Television programmers and executives announced six additional shows today for their fall line-ups. CBS Vice President Bart Clicker said: "We all had some shows that were on the bubble, like Joan of Arcadia and Arrested Development. Now that the decisions about those series have been made, we can tell you what will be taking their places.

The new shows are:

"Who Wants to Marry a Muslim?" Fifteen beautiful women of the free world will be transported to Beirut for the filming of this show. They will learn to cover up their beautiful bodies with full length robes and veils and wear these in the hot sun (as opposed to short shorts and halter tops). They will attempt to be subservient to all men and only speak to their potential husband. They will also have to surrender their car keys and driver's licenses and learn to walk to the market every day. The top prize winner will be selected as third wife of a rich oil sheik and live in his middle eastern tent without indoor plumbing. (ABC)

"CSI: Baywatch" By combining two of the top shows of recent years, CBS hopes to score big. Investigators will use forensic science to discover who is behind the towel thefts on the beach, why some women jiggle so much when running in slow motion, why a young child's ice cream melts too fast during the summer months, and who stole Pamela Anderson's acting talents. Lab coats will not be worn in the science department in favor of the required bikini. (CBS)

"Survivor: Bachelorette Apprentice Idols" Combining four successful reality series may just provide the most successful show of the new season. The weekly contest will include people scantily clad, dirty women trying to impress the board with their musical abilities while eating a diet of local flora and fauna. Contestants that are voted off receive red roses, be insulted by Simon Cowell, and then fired by Donald Trump. (NBC)
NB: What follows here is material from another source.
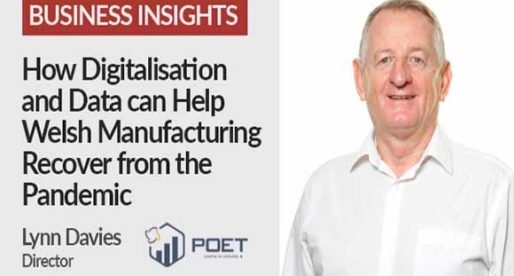 How Digitalisation and Data can Help Welsh Manufacturing Recover from the Pandemic
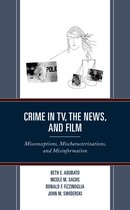 Crime in TV, the News, and Film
"The Simple Life Ten; Adventures of the Simple Minded" Paris Hilton and her new equally freakish companion, recently acquitted Michael Jackson, will try to find someone in America who actually cares if they are back on network television. (FOX)

"Everybody Loves the Seinfeld Cast" All members of the Seinfeld cast, who have now had thirty-two shows cancelled between them, reunite in the family comedy. Jerry Seinfeld plays a New York City sportswriter. His taller, police office brother, will be played by Michael "Kramer" Richards. Julia Louis-Dreyfus will play his wife. Jason Alexander will play his balding father. In the pilot episode, the family goes out for lunch and gets kicked out of a soup restaurant by a "Nazi-like" cook. (CBS)

"Church Chat," with The Church Lady In the tradition of Highway to Heaven, Touched by an Angel, and Joan of Arcadia, this will also be a show with a religious theme. Comedian Tom Arnold will take over the role made popular by Dana Carvey. He/She will start out in the studio doing his talk show, then go out on the street and use his/her over the top antics to destroy Satan. Early shows will include inquisitions against low rise jeans, Howard Dean's recent ravings, rap music, and tattoos. (NBC)

The funny story above is a satire or parody. It is entirely fictitious.